I am going to tell you a story about an island. This island will soon cease to exist, and this will be no great loss, because no life resides on it. This island is, in fact, unimportant in every way possible. Yet since first visiting it ten years ago, it has regularly appeared in my mind, unbidden, like a recurring dream. I feel a sense of nostalgia for my time there, and I’ve never been able to explain why; I’ve never even told another soul of its existence

The island has no name. It is located off the eastern coast of a larger landmass that, itself, has no proper title; it is referred to only as the New Conglomerate Sanctuary, as it is the home base of a militaristic faction of the same name. From this base, the New Conglomerate battles the Terran Republic and the Vanu Sovereignty for control of ten continents on the planet of Auraxis. This conflict forms the backdrop of the game Planetside, which I first started playing in beta form in 2002.

Planetside was the first Massively Multiplayer Online First-Person Shooter, or MMOFPS, and I feel it has never been properly recognized for the landmark achievement it was. This was the first game to give online shootfests a real meaning. By introducing a persistent world, RPG-like character progression, and factions with opposing ideologies that were often publically adopted and espoused by their players, the battles took on a weight greater than the abstracted warfare of its peers. The game was released ahead of its time; the currently available computing and network technology was not ready for its design, and so the actual combat that formed the core of the game was mediocre at best. Planetside initially achieved brisk sales when it was released in May 2003, but by 2005 server populations had plummeted, and it has limped along in a more limited state ever since. When it’s remembered, it’s remembered for the sheer complexity and depth of its massive battles; Quinton Smith’s “Planetside: The 1%” is possibly the best of these. And while the battles were glorious, in all honesty I don’t have much of a memory of them. I remember the down time; training with new weapons, flying above quiet swaths of mountainous terrain, choosing what skills I would learn next. But none of these memories are as strong as those of my time on the island.

I don’t know when I first visited it, but I can guess. I have always loved the experience of virtual flight, but even more than that I relished the experience of take-off and landing. I can’t explain why, only that I find it calming, a sort of meditative exercise. And so I must have been flying around the sanctuary in a Mosquito, a tiny one-man fighter craft, when I spotted the island and thought it would make a good landing spot.

Maybe there was more to it than that. Maybe I was depressed, and wanted to “get away” from both the world and the big battles.
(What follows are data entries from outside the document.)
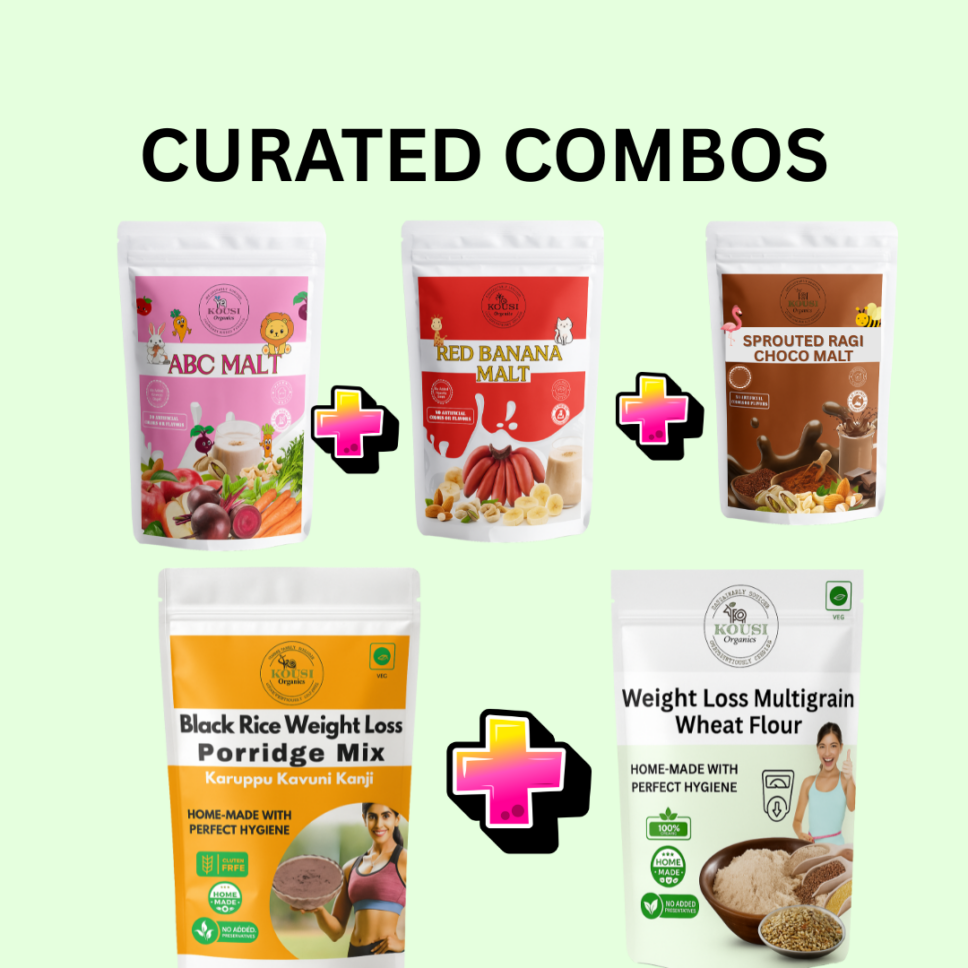 Curated Combos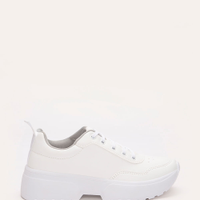 Tênis Feminino Chunky Ace Branco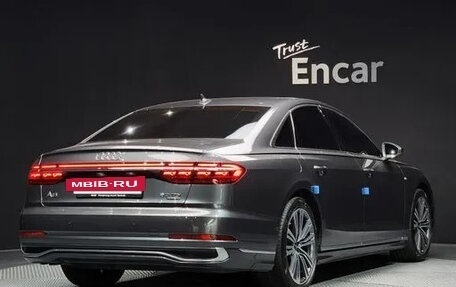 Audi A8, 2023 год, 9 113 005 рублей, 5 фотография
Maybe I was trying to create an artificial moment of meaning, to evoke something from this mechanical landscape. I’ll never be sure. All I can know is that I landed my craft, stepped out, and wandered the short length of the island. I do not remember its exact shape or size, and am only guessing that it is even the one pictured in this post. But it does not matter; all the islands were the same, equally barren, equally useless. My island, like the others, was merely a lump in the ocean, a slight mountainous cress with some simple grass textures and nothing else.

But I do remember staying there. I stood by my aircraft and looked out to sea, even though I knew there was nothing there; the only way outside the sanctuary was through warp gates that instantly sent the traveler to other continents or to a regularly scheduled shuttle that allow a passenger to drop to a combat site in an orbital pod. The ocean merely spread into a void. There was nothing to see. But I gazed out nonetheless.
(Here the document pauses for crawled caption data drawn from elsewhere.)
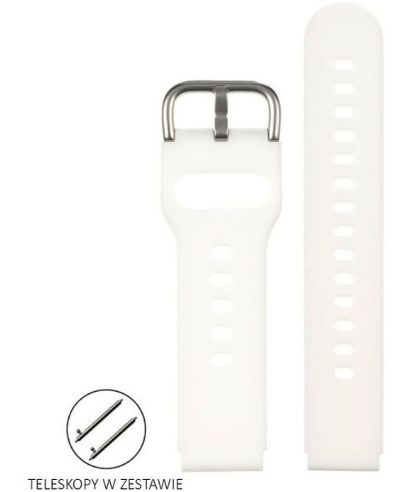 Каишка Pacific Silicone 22 mm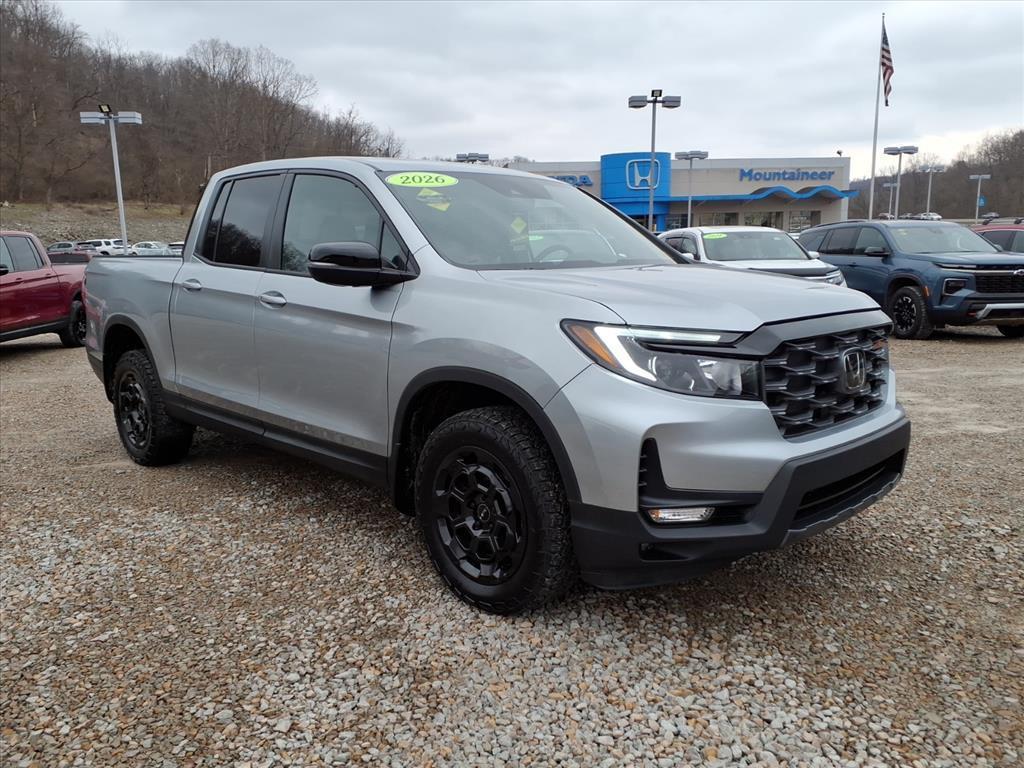 used 2026 Honda Ridgeline car, priced at $43,300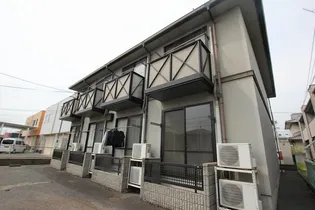 グリーンヒル南蔵王【101号室】の外観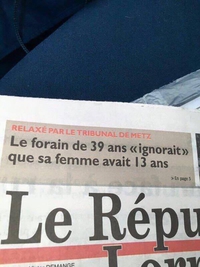 Tant que ça reste en famille 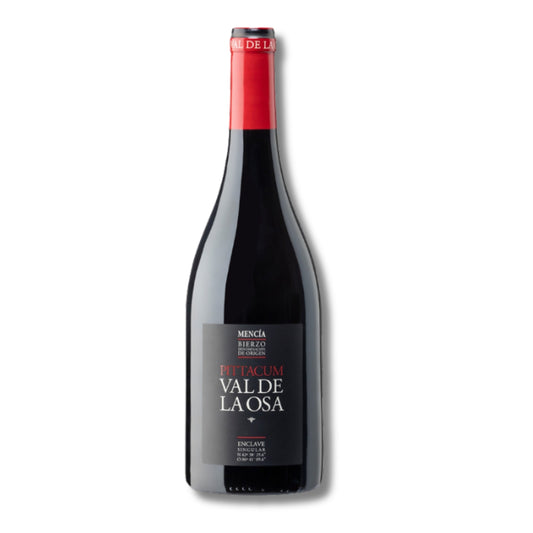 Val De La Osa. Vino Tinto Mencía 2018_0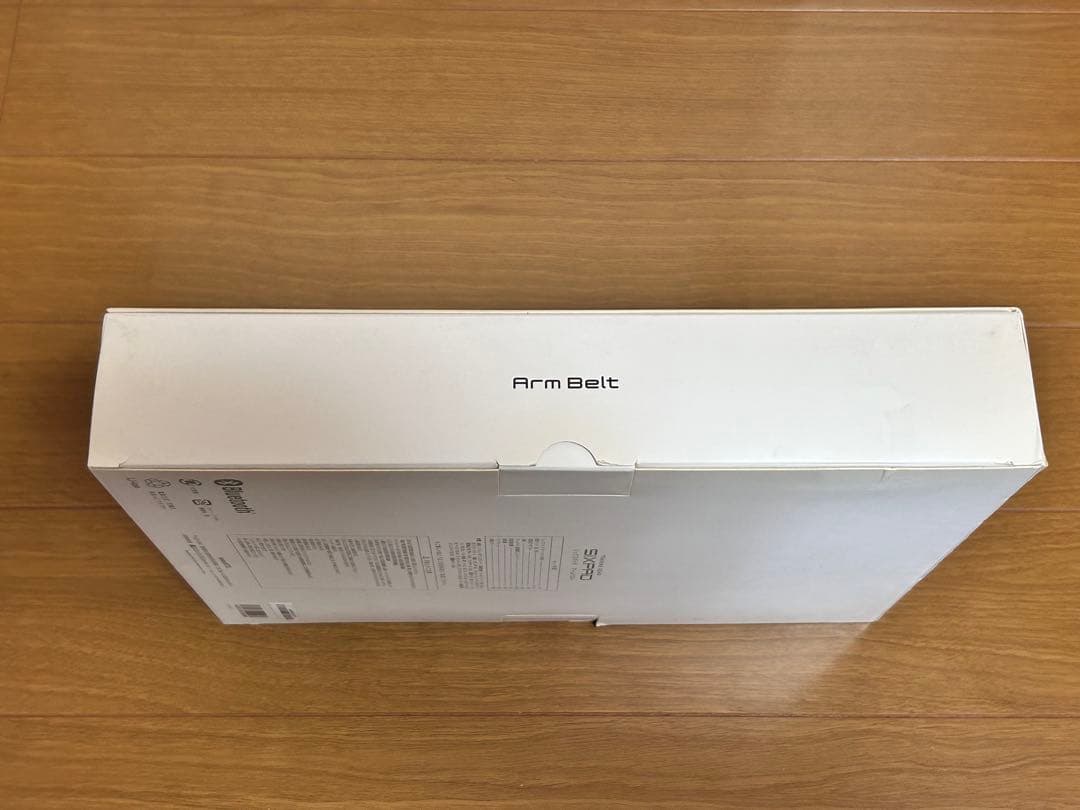 MTG SIXPAD シックスパッド アームベルト×2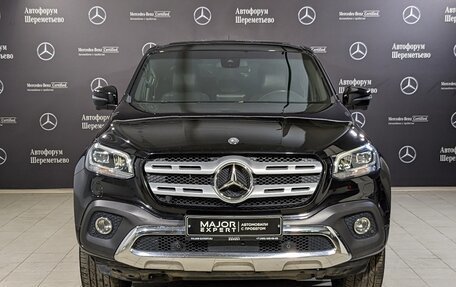 Mercedes-Benz X-Класс I, 2018 год, 4 650 000 рублей, 2 фотография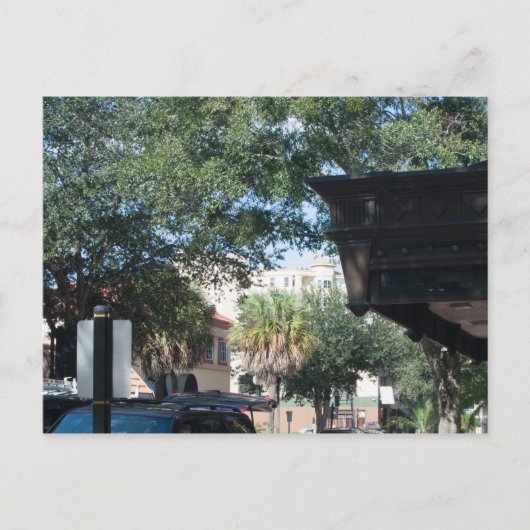 フロリダ州ココア ポストカード (正面)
I think that’s what I found so comforting about the island, and why I kept returning to it throughout my time at Planetside. In battle I was mediocre at best, and there were always limits to my understanding that put my virtual life—and actual ego—in danger. But on the island, I knew everything there was to know and could see everything there was to see. I was also absolutely safe; enemies could not attack the sanctuary unless they controlled every other continent, a Herculean task that was never accomplished during my time playing the game. Even if an invasion did commence, the island was so far from anything of tactical value that it would be ignored. I could rule this island, and no one would care.

There was no equivalent to this virtual space in the physical world. I had a safe and mostly comfortable home growing up, but the real world has a certain messiness to even the tidiest of rooms. There is always an improvement that can be made, always something to draw my attention and keep me from being at total peace. The island was a perfect haven during my adolescent struggle for control over my life and my mind.

It’s still there; a single instance of Planetside is still running on some group of servers, though it will probably be shut down shortly after this year’s release of Planetside 2, a full-on remake of the original. I could return to the island any time I wished. But I feel no need to; the memory is enough to sustain my nostalgia, and I suspect that, were I to go back, I would be unable to recapture whatever it was I had found down during my initial visits. But the image of this place of serenity remained with me long after I stopped playing or thinking of Planetside, and I suspect it will continue to be a peculiar source of strength for many years to come.